Civil Discourse Now

Where the far left and far right overlap for fun and enlightenment

(Alleged) serial killer Herb Baumeister and "civil discourse"---what's the connection?

   On Saturday, April 20, from 11 a.m. to 1 p.m., we shall stream "live" from what once was the farm/estate of Herbert R. Baumeister. In the early 1990s, after investigators suspected a link between the disappearances of young men in Indianapolis and Baumeister, police eventually were able, with Baumeister's by then estranged wife, to search the property. Eventually the search uncovered the remains of 11 people who had been strangled. While police searched, Baumeister traveled to Canada and committed suicide. After his death the disappearances stopped, as did the string of murders perpetrated by a person the press called the "I-70 killer," because those deaths occurred near I-70, between Columbus, Ohio, and Indianapolis---a route Baumeister regularly traveled.

   Our guest panelists will include Detective Cary Mulligan, the investigating detective on the case in 1996;  Rob Graves, current owner of the place; and Marilene Isaacs, a researcher and intuitive.

   Nearly 17 years have passed since Baumeister's death and what one would infer to be the closing of the cases. Why would "Civil Discourse Now" have, as a focal topic, a group of 17-year-old, closed serial killings? What do they have to do with civil discourse?

   George Santayana's observation, or variations of it, has been repeated frequently over the years: "Those who cannot remember the past are condemned to repeat it."  Some in law enforcement estimate that, at any given time, at least 50 serial killers are active in the United States.

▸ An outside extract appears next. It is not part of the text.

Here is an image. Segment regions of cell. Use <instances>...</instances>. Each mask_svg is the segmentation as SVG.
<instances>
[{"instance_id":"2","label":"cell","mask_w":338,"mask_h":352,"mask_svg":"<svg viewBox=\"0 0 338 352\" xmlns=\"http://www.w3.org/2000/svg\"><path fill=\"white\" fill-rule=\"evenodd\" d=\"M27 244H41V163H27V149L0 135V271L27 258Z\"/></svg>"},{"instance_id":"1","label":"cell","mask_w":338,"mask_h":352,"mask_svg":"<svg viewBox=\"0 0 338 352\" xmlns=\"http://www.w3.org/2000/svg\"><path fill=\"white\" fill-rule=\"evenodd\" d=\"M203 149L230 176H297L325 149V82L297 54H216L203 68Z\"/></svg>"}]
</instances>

   Our culture is fascinated by serial killers. They instill fear---the Boston Strangler and the D.C. snipers drove people into their homes. We could add to those cases communities caught in terror as far back as London in 1888 with the "Jack the Ripper" slayings. A few years later, in Chicago, H.H. Holmes, a University of Michigan-educated physician, wreaked havoc in Indianapolis but, on a grander scale, in Chicago.

   With 9/11 we were asked to watch for suspicious people in order to report them to authorities. Last evening, I listened to the Special Agent in Charge (SAC) of Boston ask members of the public to contact authorities if anyone had heard someone fixated on bombings, the Marathon, or if they had heard noises indicative of someone at practice with bombs. In the United States we pride ourselves on our freedom. One may argue we have far fewer freedoms than either we imagine or the people of other countries enjoy. To report "suspicious" people to the police seems to go against this notion of what we are as a country.

   Of course, we also, as a country, maintain the world's largest military, largest prison inmate population, and highest numbers of death from gun violence.

   On Saturday we shall discuss the crimes allegedly committed by Baumeister, how people can be vigilant for their own safety, and how we can address such problems as a  society or on the level of local communities.